M is equal to the heat lost by the substance W.

\({q_{subs\tan ceM}} = - {q_{subs\tan ceN}}\)

The negative sign merely shows that the direction of the heat flow is opposite to each other.

Specific heat

Let us assume that the substance M is coffee and the substance N is aluminium.

\({Q_M} = {C_M} \times {m_M} \times \Delta {T_M}\)and \({Q_N} = {C_N} \times {m_N} \times \Delta {T_N}\)

Assume the specific heat of the water and the coffee = 4.186\(\frac{J}{{{g^0}C}}\).

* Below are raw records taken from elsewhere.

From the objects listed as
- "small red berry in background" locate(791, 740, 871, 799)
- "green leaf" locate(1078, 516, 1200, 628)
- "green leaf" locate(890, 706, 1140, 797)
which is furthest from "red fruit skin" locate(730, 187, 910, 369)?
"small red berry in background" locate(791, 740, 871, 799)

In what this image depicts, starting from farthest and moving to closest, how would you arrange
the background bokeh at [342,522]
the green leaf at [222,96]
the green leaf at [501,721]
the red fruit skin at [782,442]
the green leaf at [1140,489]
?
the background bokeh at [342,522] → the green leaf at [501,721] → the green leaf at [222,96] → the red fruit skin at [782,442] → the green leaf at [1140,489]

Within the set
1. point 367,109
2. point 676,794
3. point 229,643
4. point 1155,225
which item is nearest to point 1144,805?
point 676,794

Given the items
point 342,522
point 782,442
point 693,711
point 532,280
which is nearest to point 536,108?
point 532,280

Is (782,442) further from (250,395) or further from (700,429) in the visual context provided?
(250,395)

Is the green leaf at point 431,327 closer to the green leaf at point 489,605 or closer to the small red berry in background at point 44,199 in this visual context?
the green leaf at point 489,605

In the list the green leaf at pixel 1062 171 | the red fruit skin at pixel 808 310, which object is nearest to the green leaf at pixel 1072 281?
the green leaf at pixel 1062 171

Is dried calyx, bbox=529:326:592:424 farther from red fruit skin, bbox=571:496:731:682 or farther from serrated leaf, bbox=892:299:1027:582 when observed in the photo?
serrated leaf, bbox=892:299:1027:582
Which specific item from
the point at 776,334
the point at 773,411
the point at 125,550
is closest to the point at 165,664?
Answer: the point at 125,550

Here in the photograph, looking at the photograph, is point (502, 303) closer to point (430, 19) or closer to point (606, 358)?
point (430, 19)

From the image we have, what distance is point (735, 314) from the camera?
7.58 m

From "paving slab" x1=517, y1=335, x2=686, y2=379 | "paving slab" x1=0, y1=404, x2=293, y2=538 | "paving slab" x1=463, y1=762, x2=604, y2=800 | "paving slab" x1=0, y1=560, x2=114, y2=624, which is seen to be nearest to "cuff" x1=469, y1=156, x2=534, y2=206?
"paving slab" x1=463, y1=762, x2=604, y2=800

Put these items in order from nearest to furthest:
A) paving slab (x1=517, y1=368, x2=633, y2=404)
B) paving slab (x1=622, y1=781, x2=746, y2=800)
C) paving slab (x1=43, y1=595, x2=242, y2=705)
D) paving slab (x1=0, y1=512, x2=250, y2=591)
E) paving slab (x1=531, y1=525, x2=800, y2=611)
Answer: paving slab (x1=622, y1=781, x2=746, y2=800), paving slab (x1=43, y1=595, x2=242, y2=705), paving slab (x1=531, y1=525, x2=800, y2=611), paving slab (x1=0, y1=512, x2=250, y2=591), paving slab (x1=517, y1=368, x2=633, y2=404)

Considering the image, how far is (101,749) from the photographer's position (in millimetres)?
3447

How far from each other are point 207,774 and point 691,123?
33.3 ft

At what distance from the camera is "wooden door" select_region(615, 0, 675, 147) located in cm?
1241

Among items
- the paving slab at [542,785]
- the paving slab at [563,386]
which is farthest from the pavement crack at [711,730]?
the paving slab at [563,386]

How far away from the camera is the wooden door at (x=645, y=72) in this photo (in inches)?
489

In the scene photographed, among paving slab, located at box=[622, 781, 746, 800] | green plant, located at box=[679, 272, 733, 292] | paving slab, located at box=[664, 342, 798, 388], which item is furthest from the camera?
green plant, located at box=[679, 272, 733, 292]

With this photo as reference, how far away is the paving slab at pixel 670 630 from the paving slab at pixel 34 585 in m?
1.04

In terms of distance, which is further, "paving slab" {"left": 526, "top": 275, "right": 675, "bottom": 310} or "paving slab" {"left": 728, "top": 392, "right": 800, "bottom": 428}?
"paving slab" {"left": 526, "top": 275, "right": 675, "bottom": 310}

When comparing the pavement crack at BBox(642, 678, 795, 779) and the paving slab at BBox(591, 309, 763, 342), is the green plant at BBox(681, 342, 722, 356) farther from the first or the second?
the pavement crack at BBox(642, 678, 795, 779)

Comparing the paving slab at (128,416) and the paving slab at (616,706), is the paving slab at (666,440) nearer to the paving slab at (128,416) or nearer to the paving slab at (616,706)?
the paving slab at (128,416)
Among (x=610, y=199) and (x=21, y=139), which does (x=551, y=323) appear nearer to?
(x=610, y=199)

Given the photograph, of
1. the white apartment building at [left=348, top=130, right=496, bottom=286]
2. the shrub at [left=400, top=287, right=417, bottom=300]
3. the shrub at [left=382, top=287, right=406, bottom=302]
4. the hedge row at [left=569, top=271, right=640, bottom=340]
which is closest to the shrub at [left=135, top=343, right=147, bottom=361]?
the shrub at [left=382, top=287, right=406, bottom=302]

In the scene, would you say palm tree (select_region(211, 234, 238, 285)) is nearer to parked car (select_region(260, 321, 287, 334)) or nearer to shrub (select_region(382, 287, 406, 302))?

Let the final temperature be\({x^0}C\).

The temperature change for the coffee = \({T_{final}} - {T_{initial}} = {x^0}C - {85^0}C\)

The density of the water and the coffee = 1g/mL

The volume of the coffee = 180mL

The mass of the coffee = density\( \times \)volume = 180g.

Putting the above values in the equation we get,

\({Q_{coffee}} = 180 \times 4.186 \times (x - 85)J\)

Calculation of the final temperature

The temperature change for the aluminum =\({T_{final}} - {T_{initial}} = {x^0}C - {25^0}C\).

The mass of the silver spoon = 45g.

C\(_{alu\min um}\)= 0.88\(\frac{J}{{{g^0}C}}\) [given]

\({Q_{silver}} = 45 \times 0.88 \times (x - 24)J\)

\({Q_{coffee}} + {Q_{alu\min um}} = 0\)

Therefore,

\(180 \times 4.186 \times (x - 85)J + 45 \times 0.88 \times (x - 24)J = 0\)

\(753.48 \times (x - 85) = - 39.6 \times (x - 24)\)

\(753.48x - 64045.8 = - 39.6x + 950.4\)

\(753.48x + 39.6x = 64045.8 + 950.4\)

\(793.08x = 64996.2\)

\(x = \frac{{64996.2}}{{793.08}} = 81.95\)

We assumed in Step 2 to let the final temperature be x℃.

So, the final temperature of the cup becomes 81.95℃.

Explanation of the incorrect answer

It is clear that the temperature of the whole system would decrease due to the fact that the heat would flow from higher temperatures towards lower temperatures.

Since the higher temperature is 85℃, therefore, the final temperature would always be less than 85℃. Hence, the solution made by the student is incorrect.